• [Passage]

I need to get all of the equipment sorted out first, but hopefully that will be tonight


----------



## Jase (3 Mar 2010)

*Re: Steve's Opti-white Nano*

Update? Planted? How's your back?!


----------



## Steve Smith (3 Mar 2010)

*Re: Steve's Opti-white Nano*

Not yet mate. Got home last night and flaked out.  Hopefully tonight I'll have more energy to get this nailed


----------



## Steve Smith (6 Mar 2010)

*Re: Steve's Opti-white Nano*

I've finally managed to stuff everything into the cabinet.  It took a lot of head scratching, pipe routing and general frustration.  Not everything is plugged in as yet, I'm hoping to plant this scape tomorrow and fill it, at last!

I should name this scape "Frustration"


----------



## andyh (6 Mar 2010)

*Re: Steve's Opti-white Nano*



			
				SteveUK said:
			
		

> I should name this scape "Frustration"




I think the title "Organised Chaos" suits it more


----------



## Garuf (6 Mar 2010)

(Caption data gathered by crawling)

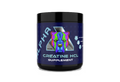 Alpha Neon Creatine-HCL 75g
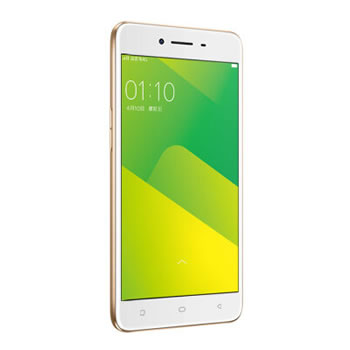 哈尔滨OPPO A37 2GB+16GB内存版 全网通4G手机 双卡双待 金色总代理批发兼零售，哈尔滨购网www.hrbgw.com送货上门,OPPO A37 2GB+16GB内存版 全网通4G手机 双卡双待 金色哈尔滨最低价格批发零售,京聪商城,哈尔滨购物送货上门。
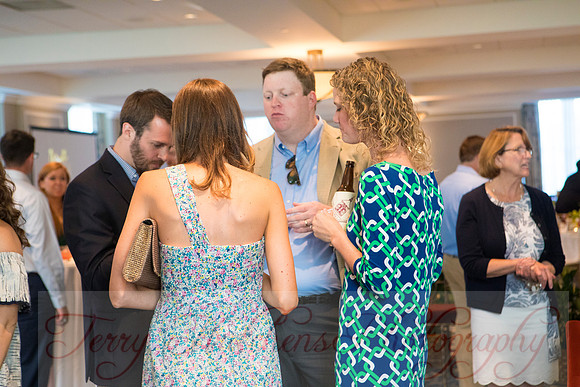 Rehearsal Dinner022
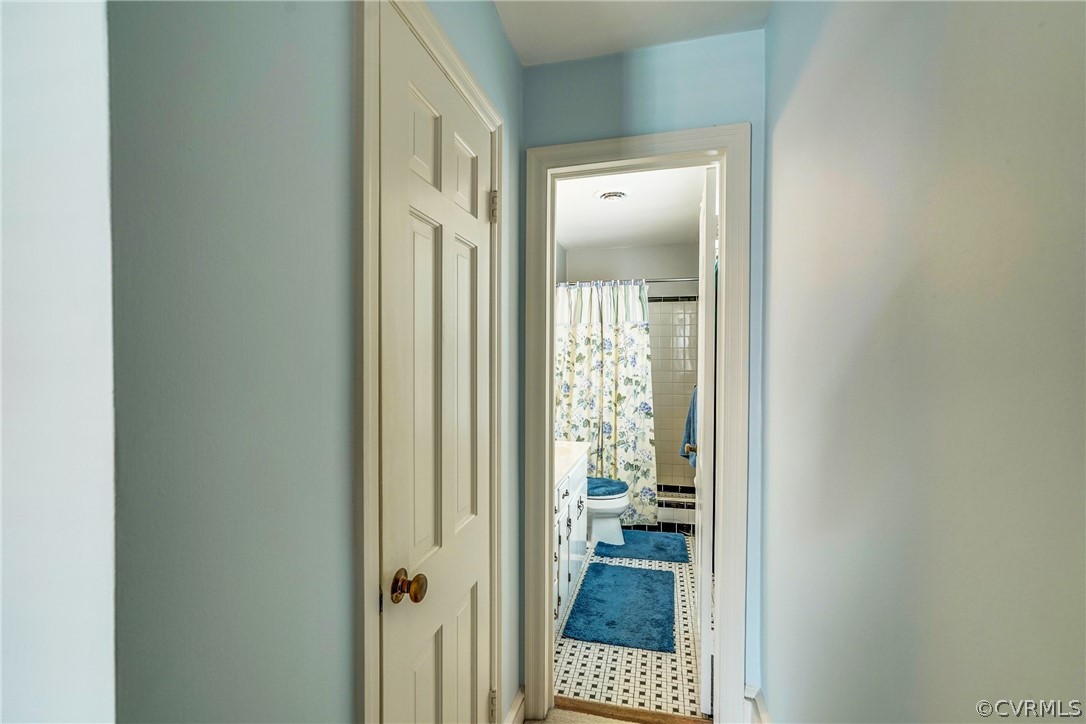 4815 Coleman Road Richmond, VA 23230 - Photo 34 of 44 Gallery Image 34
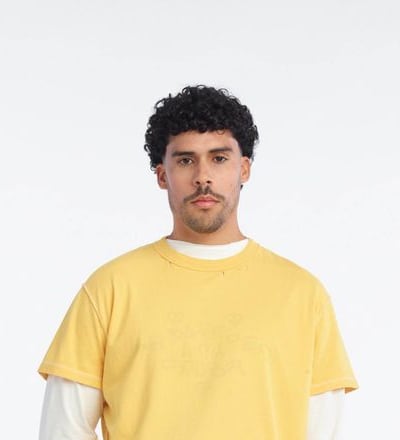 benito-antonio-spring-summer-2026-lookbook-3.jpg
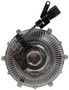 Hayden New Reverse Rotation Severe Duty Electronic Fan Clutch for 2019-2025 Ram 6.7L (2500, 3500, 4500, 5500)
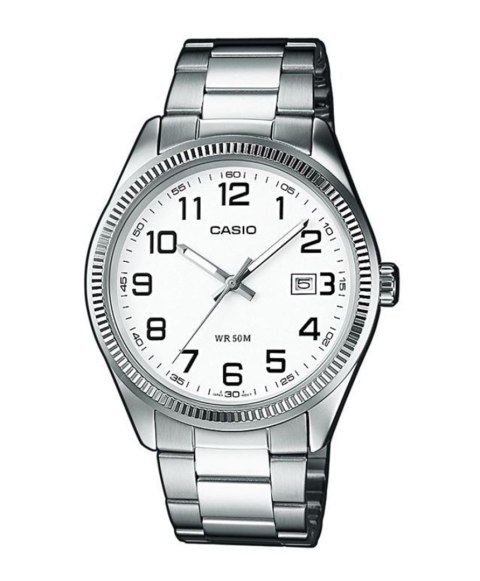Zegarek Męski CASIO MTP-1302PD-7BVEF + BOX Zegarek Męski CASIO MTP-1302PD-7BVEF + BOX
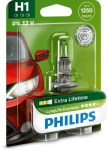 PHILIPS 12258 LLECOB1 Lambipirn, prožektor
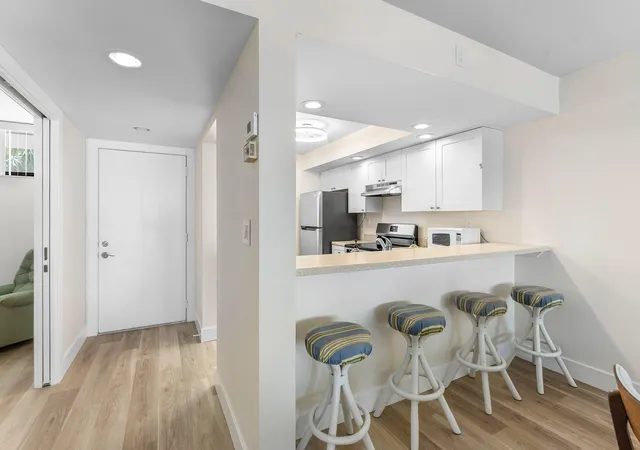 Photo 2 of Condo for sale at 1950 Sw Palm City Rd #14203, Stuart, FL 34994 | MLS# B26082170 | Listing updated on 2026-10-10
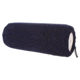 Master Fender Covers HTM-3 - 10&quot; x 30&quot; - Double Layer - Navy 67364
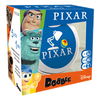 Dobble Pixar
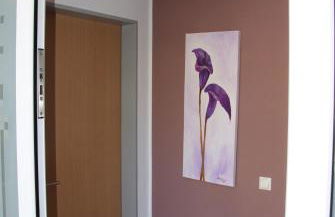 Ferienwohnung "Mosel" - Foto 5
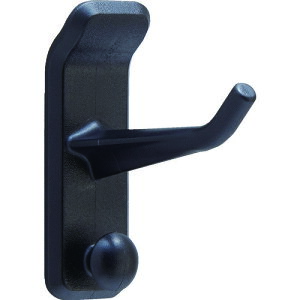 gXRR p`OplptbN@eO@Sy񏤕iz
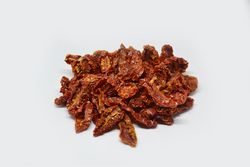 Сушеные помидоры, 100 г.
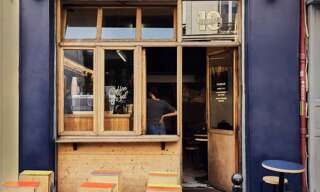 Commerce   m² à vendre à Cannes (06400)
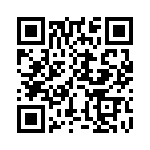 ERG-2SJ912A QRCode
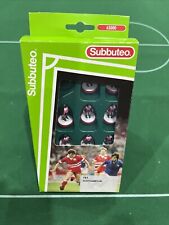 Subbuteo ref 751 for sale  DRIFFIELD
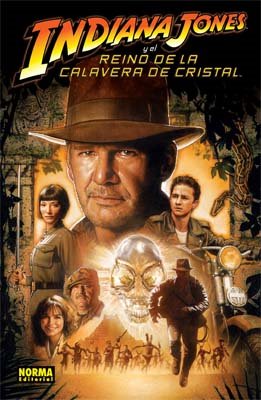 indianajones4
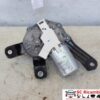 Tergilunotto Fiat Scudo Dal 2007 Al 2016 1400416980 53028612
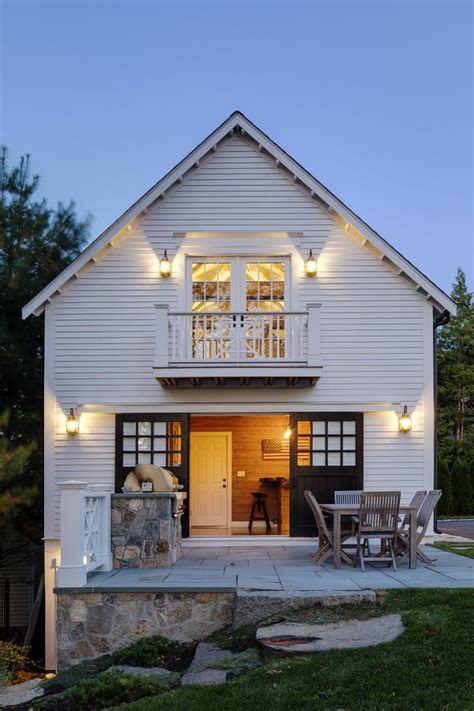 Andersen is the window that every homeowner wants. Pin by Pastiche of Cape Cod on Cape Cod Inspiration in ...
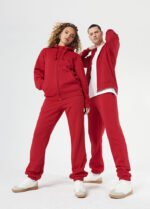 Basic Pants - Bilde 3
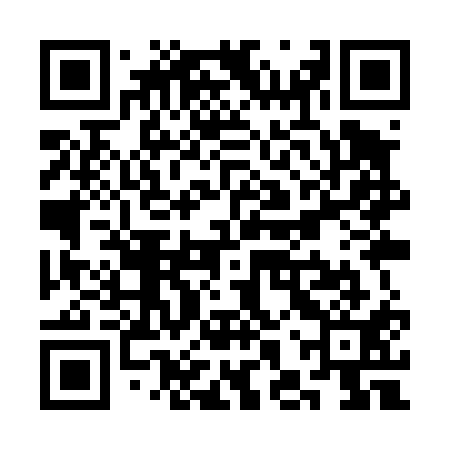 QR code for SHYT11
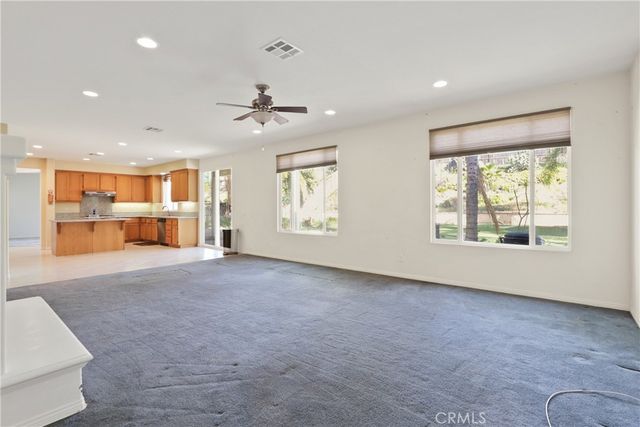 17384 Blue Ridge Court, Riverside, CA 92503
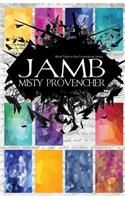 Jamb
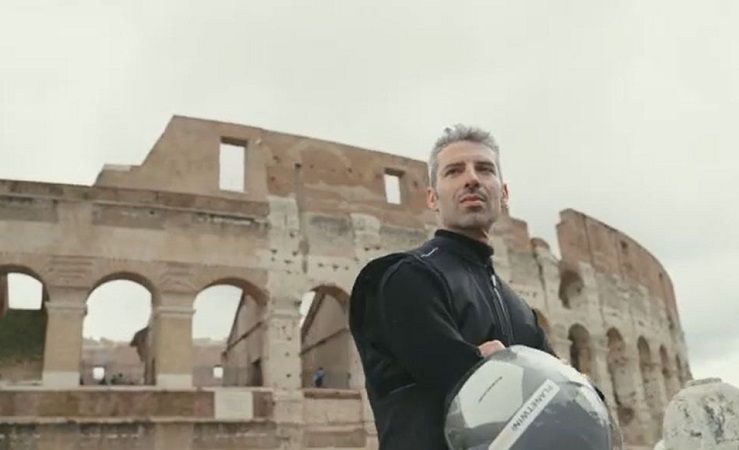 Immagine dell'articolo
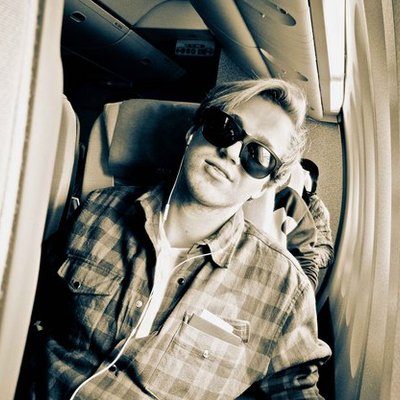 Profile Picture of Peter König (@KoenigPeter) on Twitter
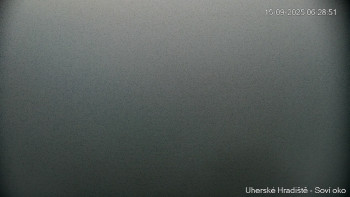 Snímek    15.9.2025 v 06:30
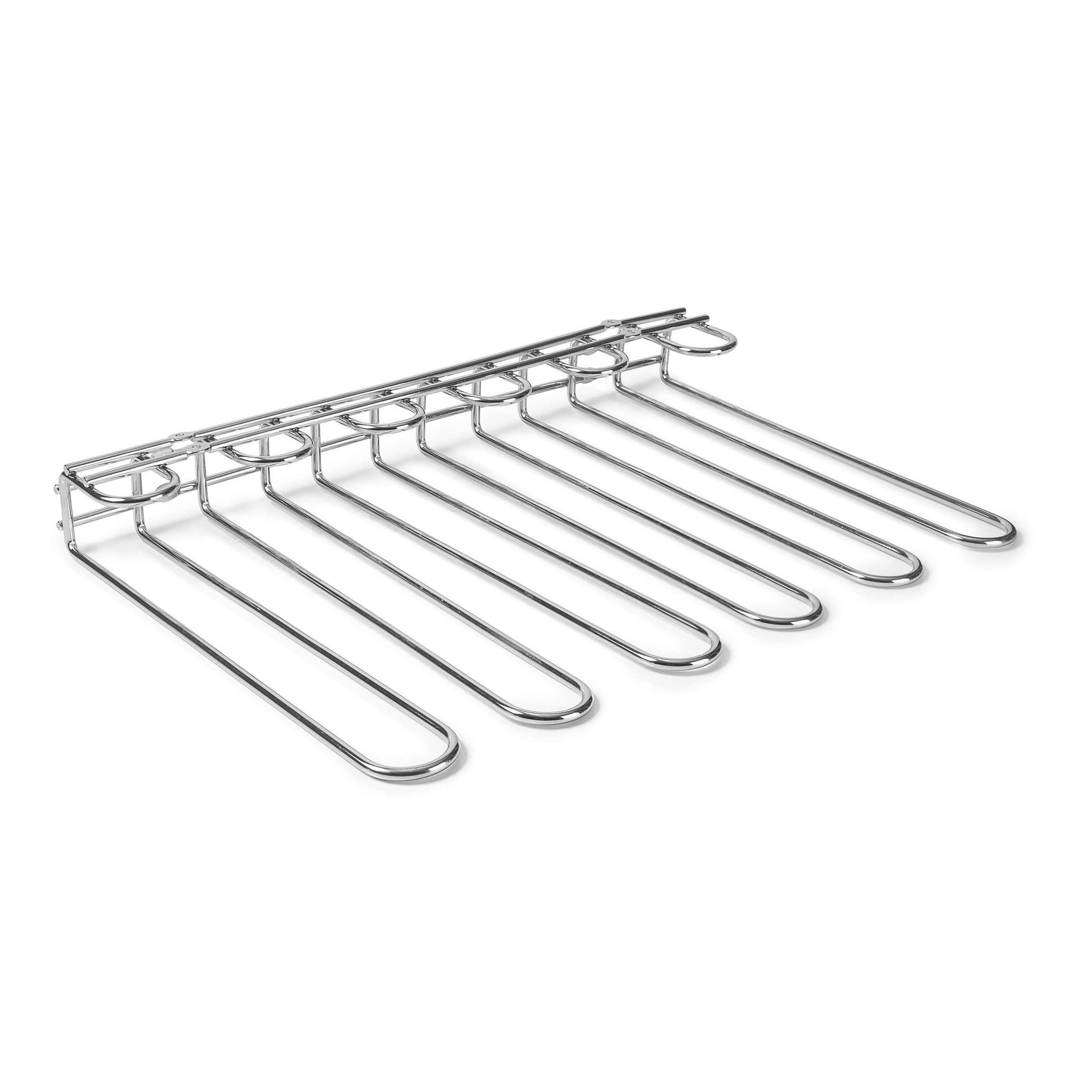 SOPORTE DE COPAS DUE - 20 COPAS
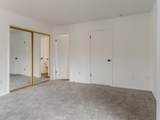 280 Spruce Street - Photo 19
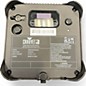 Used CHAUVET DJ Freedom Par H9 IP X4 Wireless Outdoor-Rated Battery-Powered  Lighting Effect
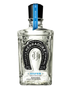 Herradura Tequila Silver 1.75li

• [Prompt A] Transcribe everything in the forum thread from "## Steve Smith (6" down to "andyh (6 Mar 2010)".
• [Prompt B] Decide whether each statement agrees with the forum thread, answering yes or no and quoting the words that decide it: (i) By 6 Mar 2010, Steve Smith had plugged in all of the equipment. (ii) andyh suggests the name "Organised Chaos" for the scape. (iii) Steve Smith describes fitting everything into the cabinet as easy.

• [Written response A]
## Steve Smith (6 Mar 2010)

*Re: Steve's Opti-white Nano*

I've finally managed to stuff everything into the cabinet.  It took a lot of head scratching, pipe routing and general frustration.  Not everything is plugged in as yet, I'm hoping to plant this scape tomorrow and fill it, at last!

I should name this scape "Frustration"


----------



## andyh (6 Mar 2010)

• [Written response B]
(i) No: "Not everything is plugged in as yet"
(ii) Yes: "I think the title "Organised Chaos" suits it more"
(iii) No: "It took a lot of head scratching, pipe routing and general frustration."